**YOUR OBJECTIVE:** Put every line of the data below into a JSON list of strings, one string per line, with blank lines left out. Leave the pictures out of your answer.

**SUPPLIED DATA:**
◇ ◇ ◇

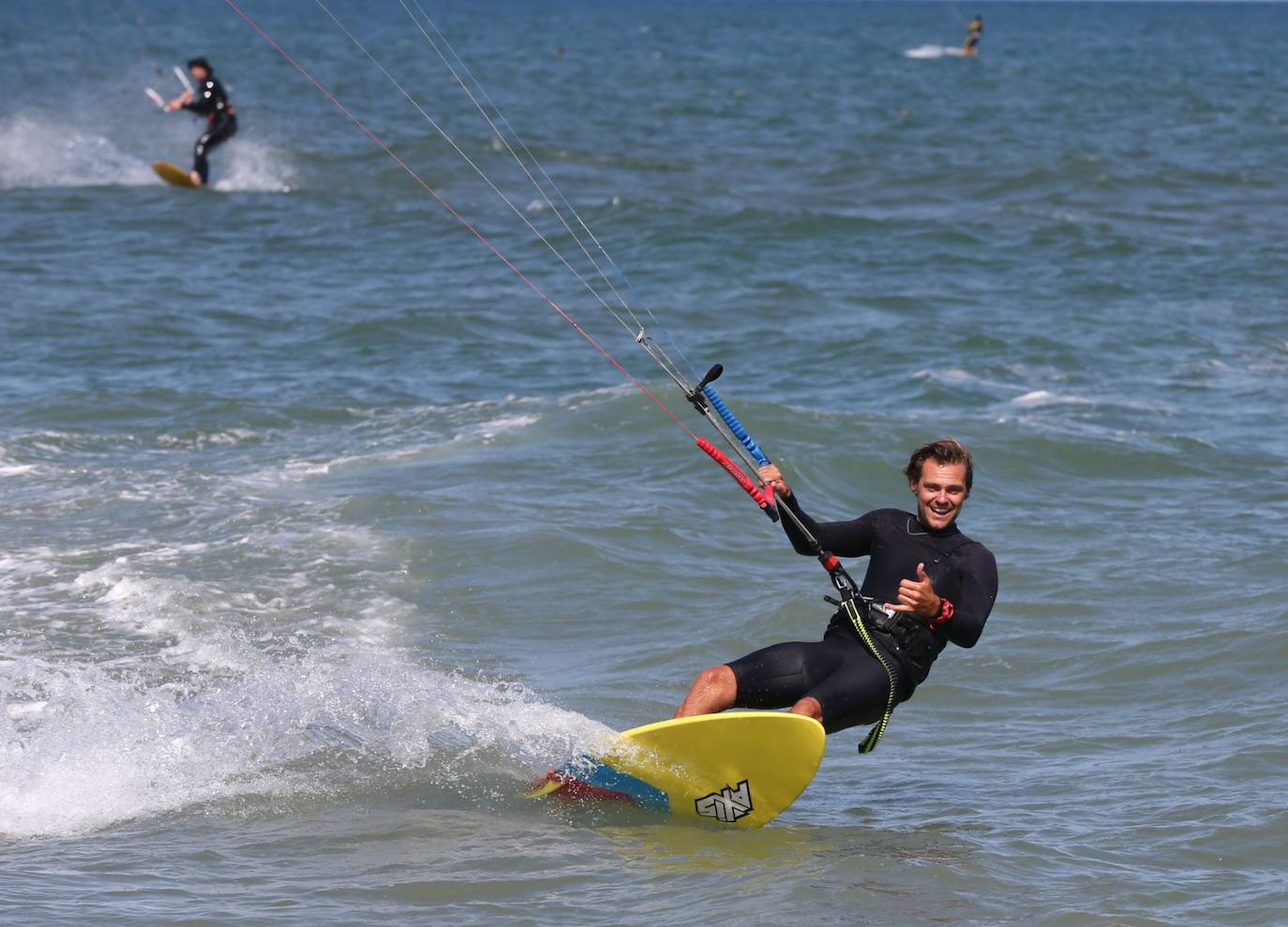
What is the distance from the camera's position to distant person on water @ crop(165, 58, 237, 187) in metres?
21.9

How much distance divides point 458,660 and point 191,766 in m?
Answer: 1.96

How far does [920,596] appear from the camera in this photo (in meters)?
5.12

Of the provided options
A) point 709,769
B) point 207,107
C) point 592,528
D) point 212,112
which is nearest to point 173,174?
point 212,112

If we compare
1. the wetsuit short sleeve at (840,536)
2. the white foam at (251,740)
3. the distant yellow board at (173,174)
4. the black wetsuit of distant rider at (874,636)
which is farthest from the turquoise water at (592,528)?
the wetsuit short sleeve at (840,536)

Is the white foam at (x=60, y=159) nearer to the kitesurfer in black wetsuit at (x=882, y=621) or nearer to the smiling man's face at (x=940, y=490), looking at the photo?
the kitesurfer in black wetsuit at (x=882, y=621)

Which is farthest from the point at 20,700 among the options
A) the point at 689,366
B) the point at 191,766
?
the point at 689,366

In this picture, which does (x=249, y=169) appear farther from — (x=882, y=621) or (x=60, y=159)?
(x=882, y=621)

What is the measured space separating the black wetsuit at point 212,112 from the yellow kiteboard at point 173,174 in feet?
1.36

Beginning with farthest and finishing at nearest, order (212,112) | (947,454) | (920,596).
A: (212,112) → (947,454) → (920,596)

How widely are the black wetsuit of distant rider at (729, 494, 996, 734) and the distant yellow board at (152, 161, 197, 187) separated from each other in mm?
19911

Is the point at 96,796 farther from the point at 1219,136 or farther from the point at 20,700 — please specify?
the point at 1219,136

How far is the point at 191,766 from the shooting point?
594cm

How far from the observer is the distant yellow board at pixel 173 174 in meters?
23.8

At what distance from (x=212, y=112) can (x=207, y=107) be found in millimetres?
146
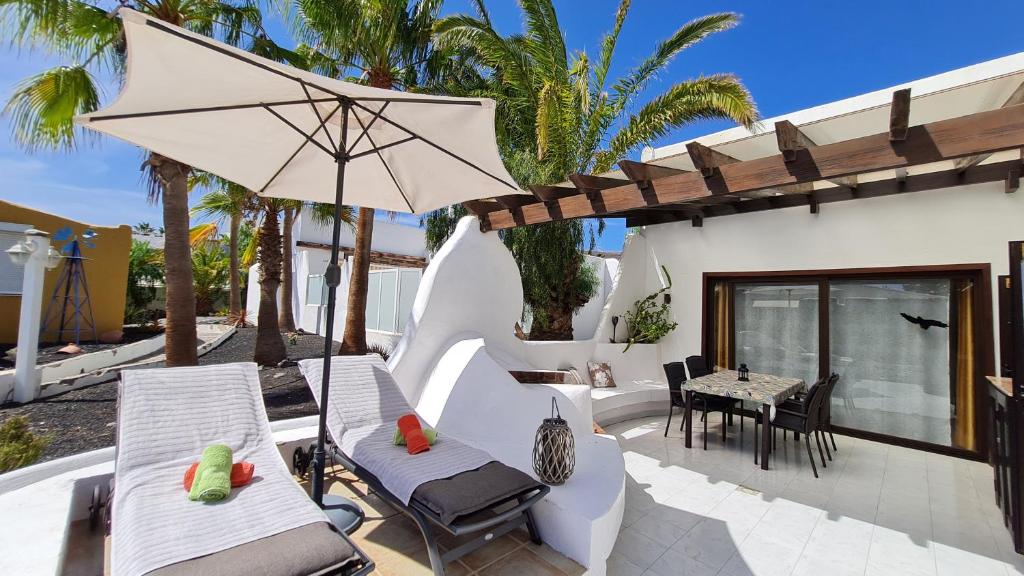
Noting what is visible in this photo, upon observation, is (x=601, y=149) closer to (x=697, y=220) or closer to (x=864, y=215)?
(x=697, y=220)

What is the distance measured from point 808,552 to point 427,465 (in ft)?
11.3

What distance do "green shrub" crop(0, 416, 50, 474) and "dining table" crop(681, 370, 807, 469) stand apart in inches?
303

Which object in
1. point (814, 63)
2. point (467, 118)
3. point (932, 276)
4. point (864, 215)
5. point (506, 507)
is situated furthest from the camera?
point (814, 63)

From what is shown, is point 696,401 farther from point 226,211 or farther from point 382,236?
point 382,236

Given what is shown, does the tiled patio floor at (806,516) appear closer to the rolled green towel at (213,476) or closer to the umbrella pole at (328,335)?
the umbrella pole at (328,335)

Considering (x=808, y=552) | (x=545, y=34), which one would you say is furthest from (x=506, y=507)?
(x=545, y=34)

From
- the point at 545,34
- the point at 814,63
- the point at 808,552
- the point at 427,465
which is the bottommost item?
the point at 808,552

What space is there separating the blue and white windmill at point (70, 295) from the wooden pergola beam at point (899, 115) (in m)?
17.8

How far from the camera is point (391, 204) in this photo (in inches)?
187

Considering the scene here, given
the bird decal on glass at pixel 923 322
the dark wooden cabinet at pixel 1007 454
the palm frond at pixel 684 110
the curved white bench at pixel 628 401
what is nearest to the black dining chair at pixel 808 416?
the dark wooden cabinet at pixel 1007 454

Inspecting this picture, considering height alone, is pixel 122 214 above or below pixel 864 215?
above

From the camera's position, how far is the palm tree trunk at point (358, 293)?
9.36m

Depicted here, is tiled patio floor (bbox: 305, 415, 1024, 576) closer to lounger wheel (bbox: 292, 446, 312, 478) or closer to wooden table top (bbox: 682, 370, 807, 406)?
lounger wheel (bbox: 292, 446, 312, 478)

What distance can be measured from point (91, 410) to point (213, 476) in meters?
7.25
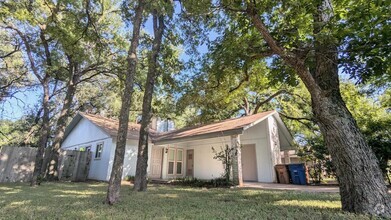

◇ ◇ ◇

**TASK RESULT:**
[
  "What is the distance from the camera's position to distant person on water @ crop(165, 58, 237, 187) in metres?",
  "21.9",
  "How much distance divides point 458,660 and point 191,766 in m?",
  "Answer: 1.96",
  "How far does [920,596] appear from the camera in this photo (in meters)?",
  "5.12",
  "Of the provided options",
  "A) point 709,769",
  "B) point 207,107",
  "C) point 592,528",
  "D) point 212,112",
  "which is nearest to point 173,174?",
  "point 212,112",
  "If we compare",
  "1. the wetsuit short sleeve at (840,536)",
  "2. the white foam at (251,740)",
  "3. the distant yellow board at (173,174)",
  "4. the black wetsuit of distant rider at (874,636)",
  "which is farthest from the turquoise water at (592,528)?",
  "the wetsuit short sleeve at (840,536)",
  "Is the white foam at (x=60, y=159) nearer to the kitesurfer in black wetsuit at (x=882, y=621) or nearer to the smiling man's face at (x=940, y=490), looking at the photo?",
  "the kitesurfer in black wetsuit at (x=882, y=621)",
  "Which is farthest from the point at 20,700 among the options",
  "A) the point at 689,366",
  "B) the point at 191,766",
  "?",
  "the point at 689,366",
  "In this picture, which does (x=249, y=169) appear farther from — (x=882, y=621) or (x=60, y=159)?",
  "(x=882, y=621)",
  "What is the measured space separating the black wetsuit at point 212,112 from the yellow kiteboard at point 173,174 in feet?",
  "1.36",
  "Beginning with farthest and finishing at nearest, order (212,112) | (947,454) | (920,596).",
  "A: (212,112) → (947,454) → (920,596)",
  "How widely are the black wetsuit of distant rider at (729, 494, 996, 734) and the distant yellow board at (152, 161, 197, 187) separated from each other in mm?",
  "19911",
  "Is the point at 96,796 farther from the point at 1219,136 or farther from the point at 20,700 — please specify?",
  "the point at 1219,136",
  "How far is the point at 191,766 from the shooting point?",
  "594cm",
  "How far from the observer is the distant yellow board at pixel 173 174 in meters?",
  "23.8",
  "At what distance from (x=212, y=112) can (x=207, y=107) be found in millimetres?",
  "146",
  "Noting what is visible in this photo, upon observation, is (x=601, y=149) closer to (x=697, y=220) or closer to (x=864, y=215)?",
  "(x=697, y=220)",
  "What is the distance measured from point 808,552 to point 427,465 (in ft)?",
  "11.3",
  "What distance do \"green shrub\" crop(0, 416, 50, 474) and \"dining table\" crop(681, 370, 807, 469) stand apart in inches?",
  "303",
  "Which object in",
  "1. point (814, 63)",
  "2. point (467, 118)",
  "3. point (932, 276)",
  "4. point (864, 215)",
  "5. point (506, 507)",
  "is situated furthest from the camera?",
  "point (814, 63)",
  "From what is shown, is point 696,401 farther from point 226,211 or farther from point 382,236?",
  "point 382,236",
  "Given what is shown, does the tiled patio floor at (806,516) appear closer to the rolled green towel at (213,476) or closer to the umbrella pole at (328,335)?",
  "the umbrella pole at (328,335)",
  "Considering (x=808, y=552) | (x=545, y=34), which one would you say is furthest from (x=506, y=507)?",
  "(x=545, y=34)",
  "From",
  "- the point at 545,34",
  "- the point at 814,63",
  "- the point at 808,552",
  "- the point at 427,465",
  "which is the bottommost item?",
  "the point at 808,552",
  "What space is there separating the blue and white windmill at point (70, 295) from the wooden pergola beam at point (899, 115) (in m)?",
  "17.8",
  "How far from the camera is point (391, 204) in this photo (in inches)?",
  "187",
  "Considering the scene here, given",
  "the bird decal on glass at pixel 923 322",
  "the dark wooden cabinet at pixel 1007 454",
  "the palm frond at pixel 684 110",
  "the curved white bench at pixel 628 401",
  "what is nearest to the black dining chair at pixel 808 416?",
  "the dark wooden cabinet at pixel 1007 454",
  "Inspecting this picture, considering height alone, is pixel 122 214 above or below pixel 864 215?",
  "above",
  "From the camera's position, how far is the palm tree trunk at point (358, 293)?",
  "9.36m",
  "Depicted here, is tiled patio floor (bbox: 305, 415, 1024, 576) closer to lounger wheel (bbox: 292, 446, 312, 478) or closer to wooden table top (bbox: 682, 370, 807, 406)?",
  "lounger wheel (bbox: 292, 446, 312, 478)",
  "What distance can be measured from point (91, 410) to point (213, 476) in meters?",
  "7.25"
]